Tu sais, la vie d’artiste est faite de hauts et de bas. J’aime dévorer les biographies et les autobiographies. Est-ce que tu as lu celle de Springsteen intitulée ‘Born to Run’ ? Je te la conseille vivement ! Ce type est un extraterrestre ! Il ne faut pas nécessairement aimer l’homme pour lire cet ouvrage. C’est quelqu’un qui connaît l’être humain. Celle de Charlélie Couture décrit également des périodes de son existence très hautes et très basses. Pareil pour des gars comme Hubert-Félix Thiéfaine ou Bernard Lavilliers. Ce sont des totems, ils sont toujours là ! Le monde musical côtoie beaucoup de fake et de faux ! Heureusement que parfois tu croises des gens vrais dans un instant de grâce…

Lors d’une interview accordée à Muziczine, il y a quelques années, tu déclarais : ‘Pour moi le bonheur, ce n’est ni le passé, ni le futur, mais ces moments où l’on réalise ce qu’on vit sur l’instant’. Alors que dans le passé, tu semblais vivre l’instant présent, aujourd’hui, tu me donnes l’impression de te questionner davantage…

Je me souviens que lorsque j’avais 13 ans, sur la place de mon village, j’avais prédit que lorsque je serai grand, je deviendrai troubadour et que j’aurai plein d’enfants. Je suis devenu troubadour. Pour ce qui est des enfants, là aussi, j’ai accompli mon rêve puisque j’en ai quatre. Je souhaitais aussi vouloir mourir en Irlande. Navam (NDLR : une ville du comté de Meath, en Eire) me plaît beaucoup. J’aimerais effectivement un jour m’y établir. Mes musiciens irlandais y habitent et il m’arrive de leur rendre visite. Perso, le bonheur serait de vivre dans un petit cottage auprès de mes enfants et regarder les moutons et la mer, tout simplement.

Il y a aussi cette notion du temps qui passe. Dans l’une de tes chansons, tu cites : ‘Mes boucles noires ont disparues/Je perds mes cheveux sur le dessus’. Quel est ton rapport au temps et comment l’appréhendes-tu ?
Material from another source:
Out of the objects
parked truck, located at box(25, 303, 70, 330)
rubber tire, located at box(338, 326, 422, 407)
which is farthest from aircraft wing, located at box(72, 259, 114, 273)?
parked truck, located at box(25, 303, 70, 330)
Je suis fasciné par le temps ! J’ai assisté au concert des Rolling Stones, la semaine dernière, à Paris. Malgré ses 79 printemps, Mick Jagger est impressionnant de vitalité. Quand on dit de quelqu’un de cet âge qu’il est en forme, on sous-entend qu’il arrive à marcher, à se nourrir, etc. Jagger sur scène est un gosse. Ses musiciens, pareil. Ils ont ce soir-là saupoudré le public de quelque chose de magique. Je dois dire que ce show m’a communiqué une énorme pêche. En ce qui concerne le rapport au temps à proprement parler, tout va trop vite, comme un élan. Il y a un instant, nous parlions de « C’est quand le bonheur ». L’album dont est issu cette chanson est paru en 2003. Tu imagines, l’année prochaine, je fêterai ses 20 ans ! J’ai l’impression que c’était hier ! Tout le monde vieillit, c’est étourdissant ! Mais attention, ce processus ne me perturbe pas pour autant ! Sans doute, faut-il en profiter davantage, encore plus croquer la vie et faire n’importe quoi pour rigoler.

L’hommage rendu à Alain Souchon est émouvant. Pourtant, il y a plein d’autres artistes qui auraient mérité autant d’égards. Pourquoi lui et pas un autre ?

C’est une histoire particulière ! Il ne me connaissait pas, mais il est parvenu à se procurer mon numéro de téléphone et m’a passé un coup de fil. A l’époque, j’étais à Orly. Il adorait mes chansons. J’estime ce geste tellement touchant. Je l’ai croisé à plusieurs reprises ensuite. Souchon est un homme bourré de talent, d’une gentillesse et d’une tendresse exemplaires. Au fond, aimer, c’est admirer. Et admirer, c’est aimer. Il m’a peut-être influencé. Je crois qu’un jour, je vais consacrer une chanson à chacun de ces personnages. Ce sera une manière de leur dire merci.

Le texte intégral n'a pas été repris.